Lines with "site": copy each one from the listing below.

#### GIVEN ENTRIES:
------------------------------------------------------------
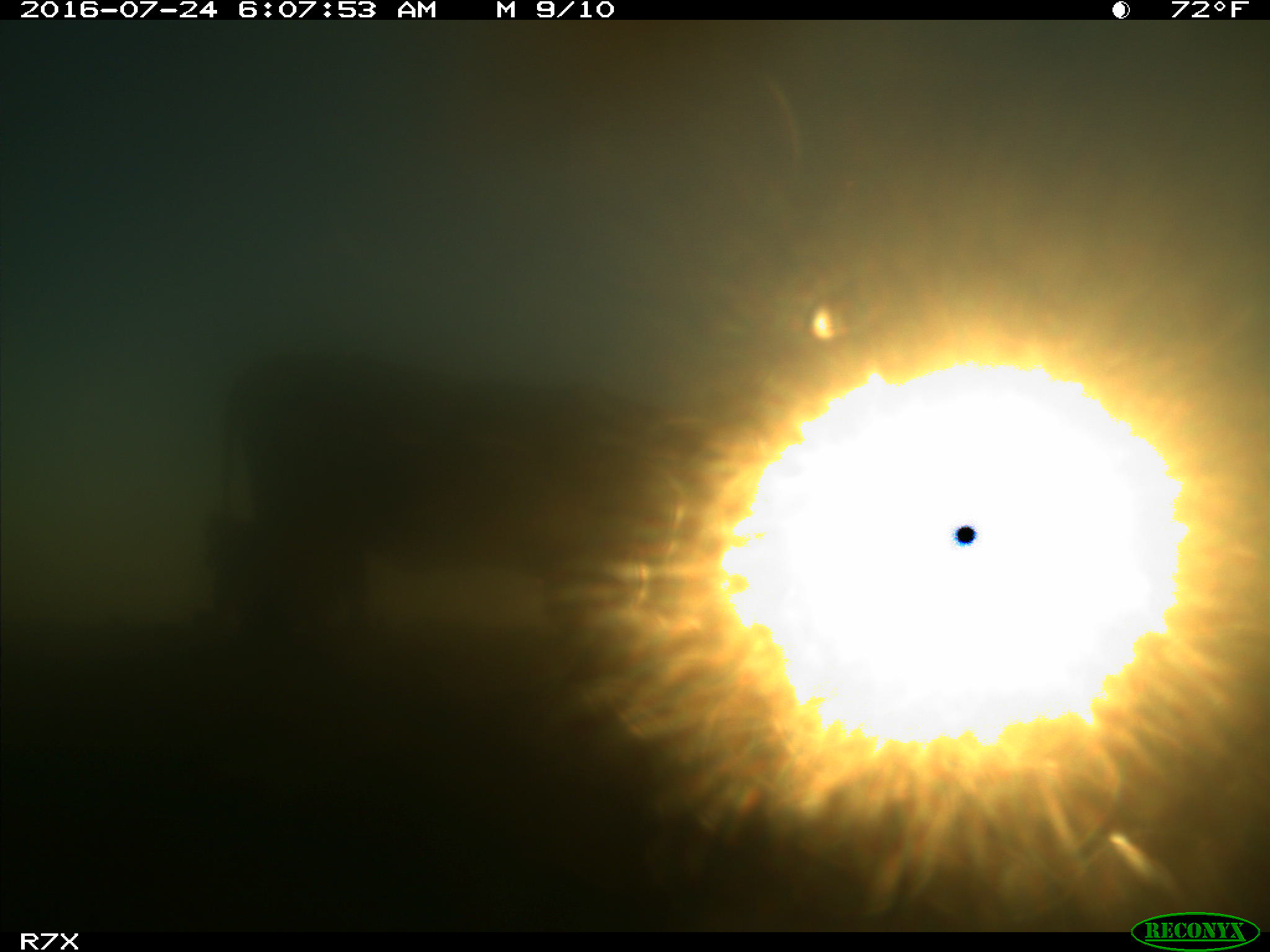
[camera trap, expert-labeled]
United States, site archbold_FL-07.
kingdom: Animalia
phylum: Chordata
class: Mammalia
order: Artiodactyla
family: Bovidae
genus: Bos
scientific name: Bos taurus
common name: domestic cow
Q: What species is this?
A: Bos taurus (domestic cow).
------------------------------------------------------------
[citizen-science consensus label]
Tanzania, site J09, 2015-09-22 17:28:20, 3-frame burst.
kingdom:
------------------------------------------------------------
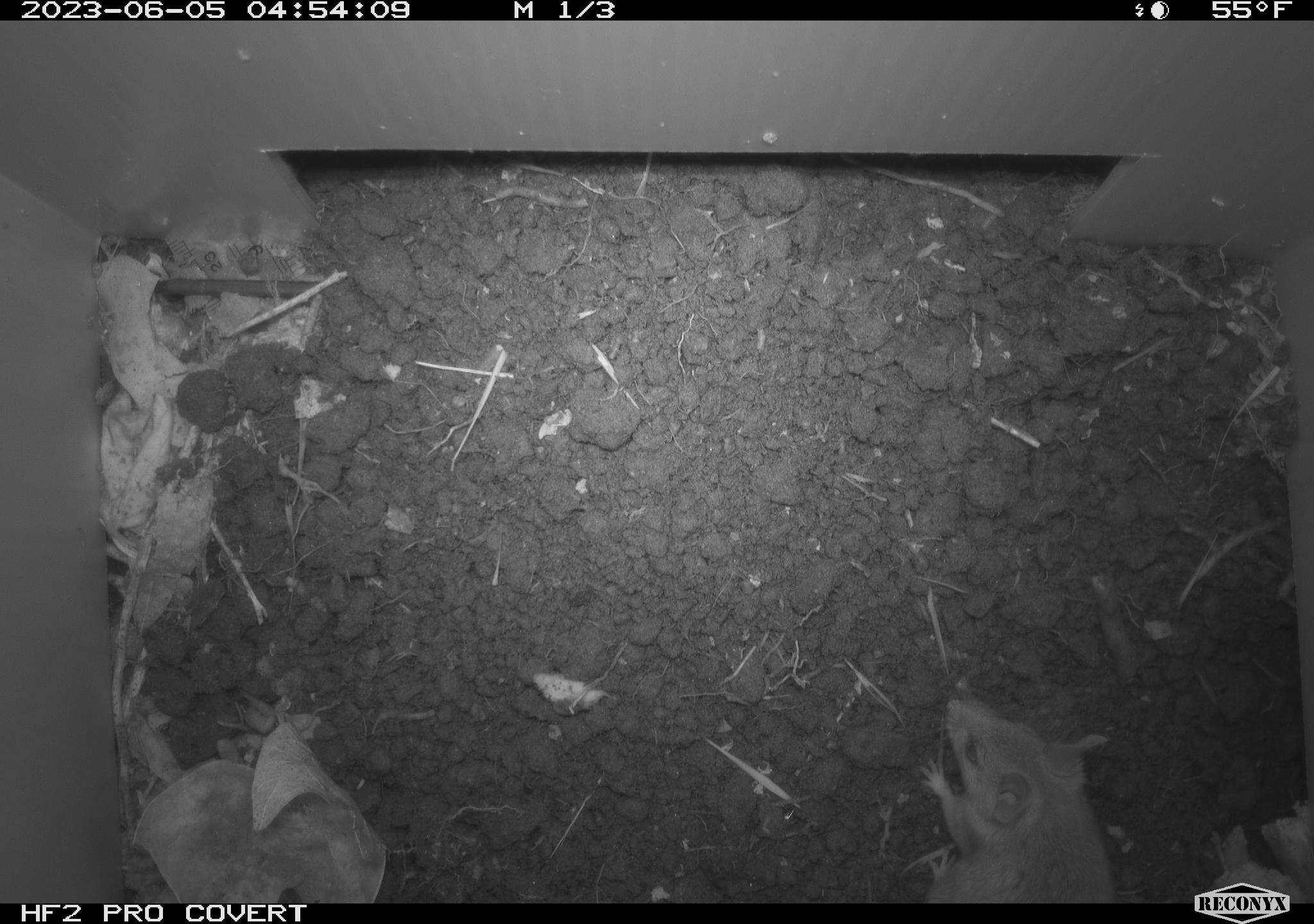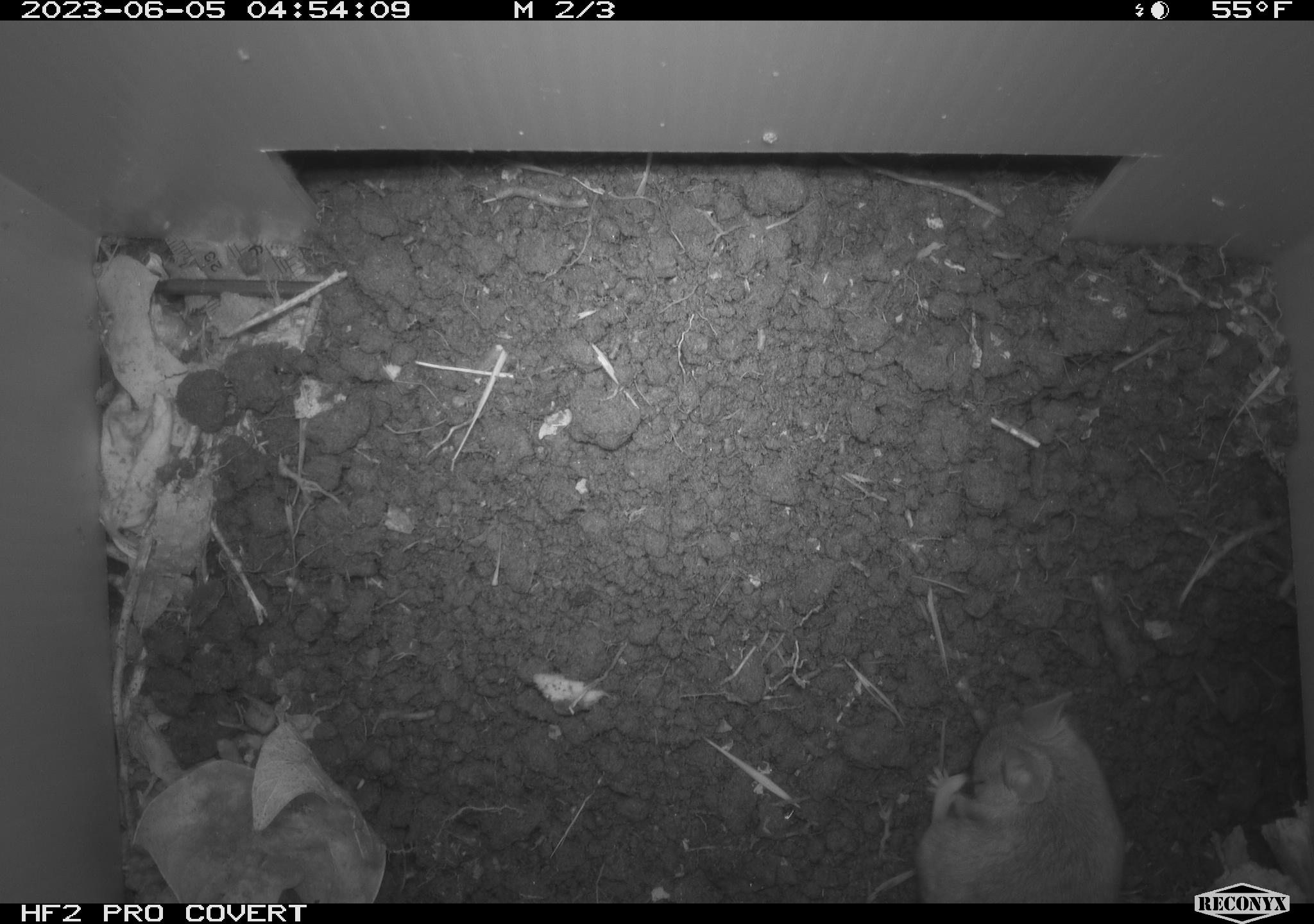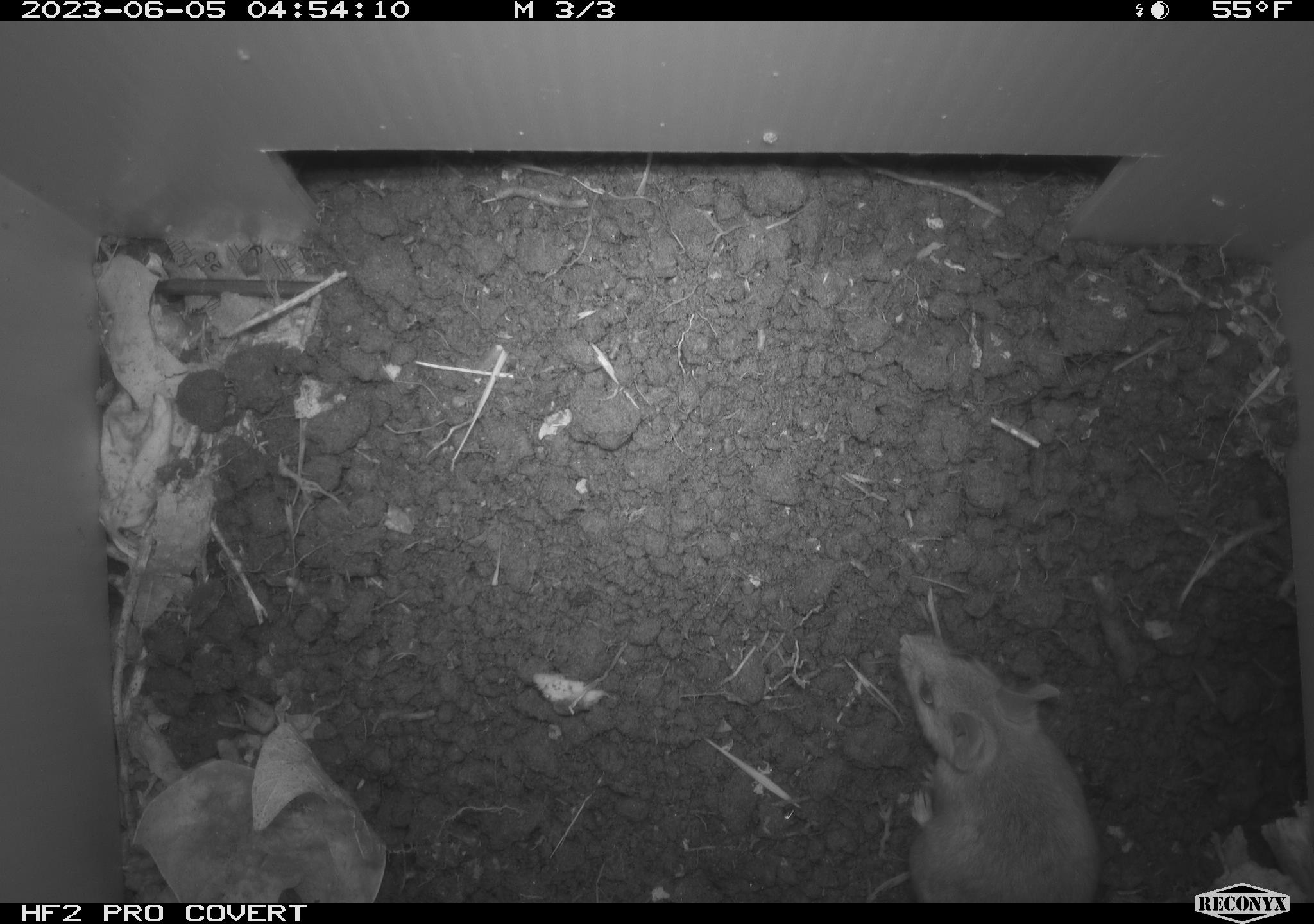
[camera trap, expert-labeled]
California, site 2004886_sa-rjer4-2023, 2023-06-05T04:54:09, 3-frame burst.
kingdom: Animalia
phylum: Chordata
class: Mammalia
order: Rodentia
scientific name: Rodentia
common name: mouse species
------------------------------------------------------------
#### RESULT:
United States, site archbold_FL-07.
Tanzania, site J09, 2015-09-22 17:28:20, 3-frame burst.
California, site 2004886_sa-rjer4-2023, 2023-06-05T04:54:09, 3-frame burst.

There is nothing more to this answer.